What He's asking is for us to keep our hearts and minds on Him, on consoling Him. Because we occupy a very special place in the Body of Christ. We are here to console Him as His Bride. I mean, some of us have other duties, too. But the greatest thing that a wife can do for her husband is to be there when He's hurting, and to comfort Him when there is nowhere else to turn to be comforted.

So, we occupy a very special place. And if we're busy down in the gutter, reading all the news (which, probably 90% of it is mis-information either from one side or from the other side) it just keeps you going 'round in cicles. It's like a hamster wheel, just digging up more and more trash.

He doesn't want to see any of it, because He already knows what is REALLY going on - and He doesn't want to be reminded. He wants to be comforted.

I pray, Lord that You'll help us with our incessant desire and curiousness and insecurity - help us, Lord! To not constantly be turning to the trash to find out what's going on, but to be turning to You and comforting You, and to keep Your mind off of these things that are so painful for You to look at.
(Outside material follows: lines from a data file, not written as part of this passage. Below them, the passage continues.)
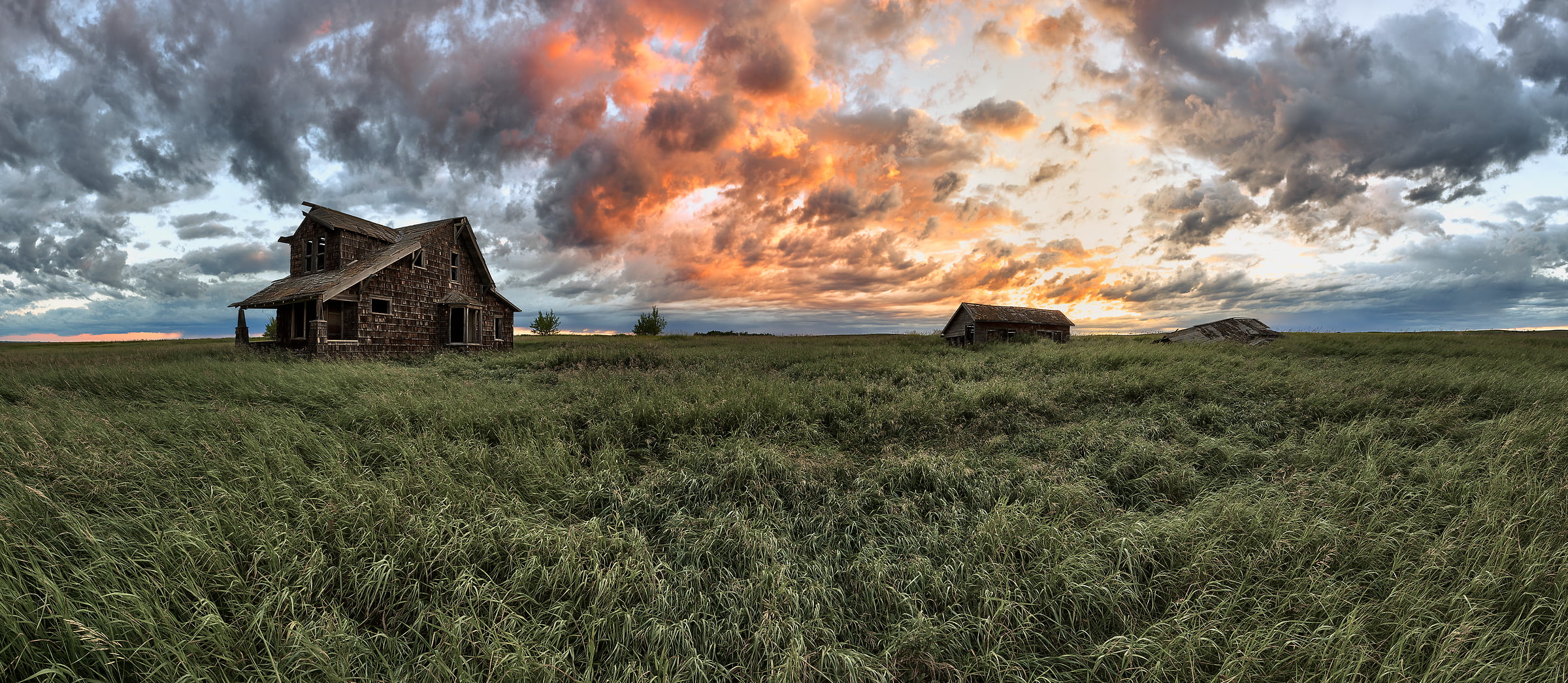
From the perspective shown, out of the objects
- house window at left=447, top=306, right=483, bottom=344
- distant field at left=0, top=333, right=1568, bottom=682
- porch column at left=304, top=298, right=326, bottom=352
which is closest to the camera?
distant field at left=0, top=333, right=1568, bottom=682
Please, Lord, help us. You know how hard it is for us to be down here waiting for You - and we really need Your help to keep our noses out of the gutter.

And I have to say, guys...when it happens, it will happen - we'll all know it. When it (the Rapture) happens, it's going to happen in such a way that everyone's going to know it overnight. And until it really happens, everything else is just circular information, constantly keeping people in a state of ignorance and agitation and misinformation. And we don't need that. We need to be in a state of peace, to be there for other people and to be there for the Lord.

So, Lord - please give us the Grace to keep our noses out of that stuff!